(Stored data entries)
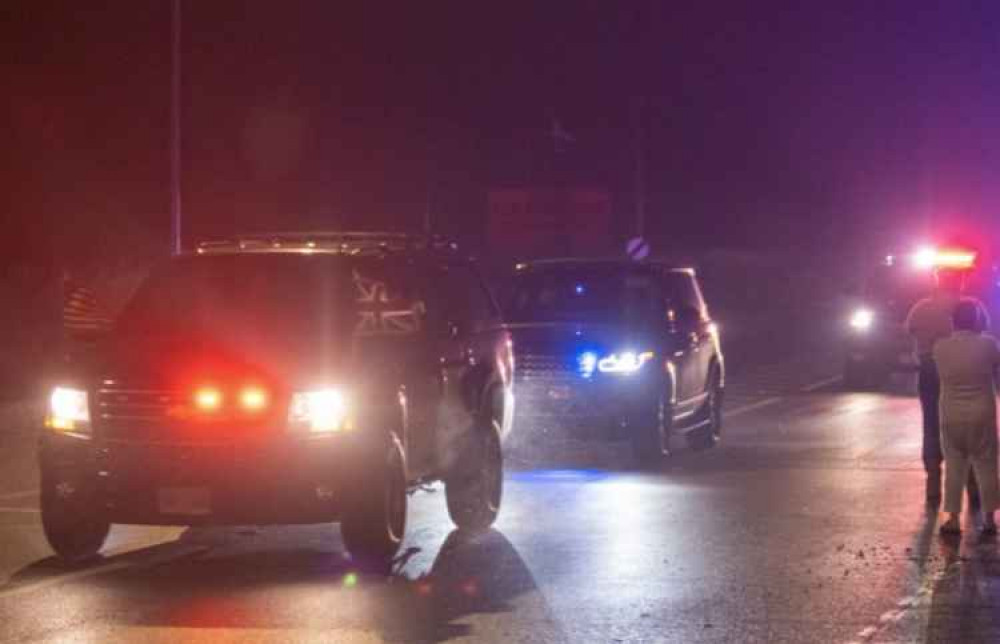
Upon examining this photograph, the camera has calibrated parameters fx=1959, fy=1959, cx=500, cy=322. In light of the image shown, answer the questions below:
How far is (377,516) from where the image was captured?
11250mm

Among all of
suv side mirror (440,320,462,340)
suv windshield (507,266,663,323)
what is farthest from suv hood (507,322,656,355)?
suv side mirror (440,320,462,340)

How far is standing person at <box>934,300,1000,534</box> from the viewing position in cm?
1282

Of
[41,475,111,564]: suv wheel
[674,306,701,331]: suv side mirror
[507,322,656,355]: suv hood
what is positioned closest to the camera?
[41,475,111,564]: suv wheel

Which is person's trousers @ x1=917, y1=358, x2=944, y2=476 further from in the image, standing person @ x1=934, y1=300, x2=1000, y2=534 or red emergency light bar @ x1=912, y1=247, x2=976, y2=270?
red emergency light bar @ x1=912, y1=247, x2=976, y2=270

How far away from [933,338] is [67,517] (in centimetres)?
613

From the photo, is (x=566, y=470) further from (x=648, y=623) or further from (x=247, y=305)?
(x=648, y=623)

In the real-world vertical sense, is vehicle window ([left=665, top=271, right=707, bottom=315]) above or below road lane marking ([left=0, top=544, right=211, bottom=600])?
above

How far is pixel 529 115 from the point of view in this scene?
206 feet

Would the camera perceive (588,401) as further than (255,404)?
Yes

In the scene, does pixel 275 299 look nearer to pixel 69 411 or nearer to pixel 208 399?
pixel 208 399

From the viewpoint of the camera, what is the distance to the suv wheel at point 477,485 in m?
13.2

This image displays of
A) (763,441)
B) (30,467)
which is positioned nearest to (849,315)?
(763,441)

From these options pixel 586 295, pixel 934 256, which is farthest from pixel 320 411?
pixel 934 256

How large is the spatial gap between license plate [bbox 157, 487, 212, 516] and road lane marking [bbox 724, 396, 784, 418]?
13.8 metres
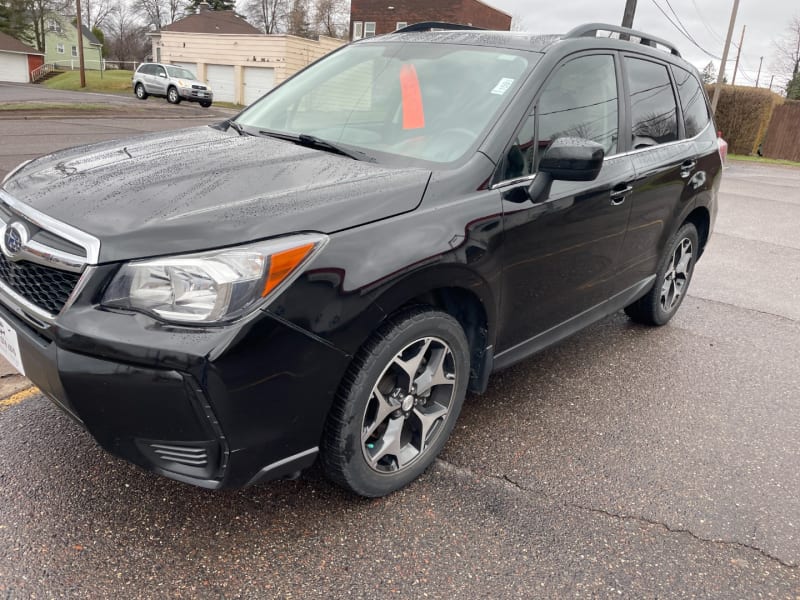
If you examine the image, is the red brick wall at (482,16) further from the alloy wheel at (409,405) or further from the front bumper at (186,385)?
the front bumper at (186,385)

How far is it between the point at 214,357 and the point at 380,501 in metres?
1.07

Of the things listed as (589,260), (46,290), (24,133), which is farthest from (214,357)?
(24,133)

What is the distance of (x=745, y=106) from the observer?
82.7 ft

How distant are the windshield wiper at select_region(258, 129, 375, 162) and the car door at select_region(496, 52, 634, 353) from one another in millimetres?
596

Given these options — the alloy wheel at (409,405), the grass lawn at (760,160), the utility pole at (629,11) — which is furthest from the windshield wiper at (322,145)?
the grass lawn at (760,160)

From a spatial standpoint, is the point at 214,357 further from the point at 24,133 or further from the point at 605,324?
the point at 24,133

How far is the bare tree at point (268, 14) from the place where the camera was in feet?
229

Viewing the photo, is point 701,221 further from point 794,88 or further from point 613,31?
point 794,88

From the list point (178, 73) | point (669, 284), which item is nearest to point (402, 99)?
point (669, 284)

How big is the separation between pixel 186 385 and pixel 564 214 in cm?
188

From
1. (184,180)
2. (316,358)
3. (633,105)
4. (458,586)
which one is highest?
(633,105)

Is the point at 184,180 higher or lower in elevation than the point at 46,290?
higher

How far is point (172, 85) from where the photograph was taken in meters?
29.3

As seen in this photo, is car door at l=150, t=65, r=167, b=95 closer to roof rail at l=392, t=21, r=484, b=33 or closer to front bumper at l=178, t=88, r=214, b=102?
front bumper at l=178, t=88, r=214, b=102
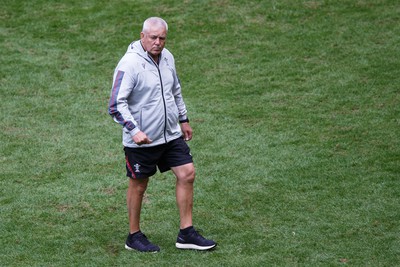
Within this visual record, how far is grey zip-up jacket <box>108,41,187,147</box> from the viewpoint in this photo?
6348mm

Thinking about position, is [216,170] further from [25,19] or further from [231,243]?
[25,19]

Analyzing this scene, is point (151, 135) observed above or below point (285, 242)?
above

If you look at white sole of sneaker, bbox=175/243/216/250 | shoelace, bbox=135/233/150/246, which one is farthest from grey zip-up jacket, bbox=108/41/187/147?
white sole of sneaker, bbox=175/243/216/250

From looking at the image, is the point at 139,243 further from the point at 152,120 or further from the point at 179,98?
the point at 179,98

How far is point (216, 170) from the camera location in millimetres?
8539

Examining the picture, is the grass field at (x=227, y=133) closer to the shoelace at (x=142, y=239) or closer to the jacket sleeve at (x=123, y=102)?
the shoelace at (x=142, y=239)

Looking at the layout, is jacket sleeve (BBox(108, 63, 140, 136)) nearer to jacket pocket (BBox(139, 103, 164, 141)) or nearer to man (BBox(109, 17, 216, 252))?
man (BBox(109, 17, 216, 252))

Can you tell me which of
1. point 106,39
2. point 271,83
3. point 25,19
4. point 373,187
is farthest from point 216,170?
point 25,19

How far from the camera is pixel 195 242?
6.67 meters

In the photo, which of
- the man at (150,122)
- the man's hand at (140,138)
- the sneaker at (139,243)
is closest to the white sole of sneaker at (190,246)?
the man at (150,122)

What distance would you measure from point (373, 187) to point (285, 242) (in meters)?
1.50

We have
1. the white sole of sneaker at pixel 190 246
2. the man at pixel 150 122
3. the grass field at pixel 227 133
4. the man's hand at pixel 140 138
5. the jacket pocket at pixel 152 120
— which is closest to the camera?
the man's hand at pixel 140 138

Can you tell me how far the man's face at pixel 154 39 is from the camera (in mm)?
6383

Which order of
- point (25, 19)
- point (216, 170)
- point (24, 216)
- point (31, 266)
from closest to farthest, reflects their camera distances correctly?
point (31, 266) → point (24, 216) → point (216, 170) → point (25, 19)
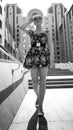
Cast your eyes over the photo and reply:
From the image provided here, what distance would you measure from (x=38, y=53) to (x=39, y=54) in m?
0.02

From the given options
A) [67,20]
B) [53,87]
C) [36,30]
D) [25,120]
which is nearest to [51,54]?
[36,30]

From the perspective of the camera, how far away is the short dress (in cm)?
247

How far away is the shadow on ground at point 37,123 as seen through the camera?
6.63ft

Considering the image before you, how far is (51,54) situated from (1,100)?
43.9 inches

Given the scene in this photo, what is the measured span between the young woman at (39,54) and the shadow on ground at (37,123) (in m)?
0.11

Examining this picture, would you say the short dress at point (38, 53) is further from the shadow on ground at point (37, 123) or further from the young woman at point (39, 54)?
the shadow on ground at point (37, 123)

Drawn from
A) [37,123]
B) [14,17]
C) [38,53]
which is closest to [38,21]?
[38,53]

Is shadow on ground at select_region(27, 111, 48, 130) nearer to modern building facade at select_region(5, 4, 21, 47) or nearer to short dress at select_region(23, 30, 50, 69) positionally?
short dress at select_region(23, 30, 50, 69)

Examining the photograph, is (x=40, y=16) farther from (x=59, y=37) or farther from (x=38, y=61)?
(x=59, y=37)

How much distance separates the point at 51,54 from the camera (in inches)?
102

OBJECTIVE:
Quote only the lines from the line containing "How far away is the shadow" through the end of the listing, please, keeping both the first and the last line.

WRITTEN ANSWER:
How far away is the shadow on ground at point 37,123 as seen through the camera?
6.63ft

Considering the image before you, how far is (51,54) situated from (1,100)?
43.9 inches

Given the scene in this photo, what is the measured span between the young woman at (39,54) and the shadow on ground at (37,123) (in m)?
0.11

Examining this picture, would you say the short dress at point (38, 53) is further from the shadow on ground at point (37, 123) or further from the young woman at point (39, 54)?
the shadow on ground at point (37, 123)

Drawn from
A) [37,123]
B) [14,17]
C) [38,53]
which is closest to [38,21]?
[38,53]

Is shadow on ground at select_region(27, 111, 48, 130) nearer to modern building facade at select_region(5, 4, 21, 47) or nearer to short dress at select_region(23, 30, 50, 69) positionally?
short dress at select_region(23, 30, 50, 69)

Examining the photograph, is (x=40, y=16) farther from (x=59, y=37) or farther from (x=38, y=61)?
(x=59, y=37)

How much distance separates the point at 51,54 from the camera (in inches)?
102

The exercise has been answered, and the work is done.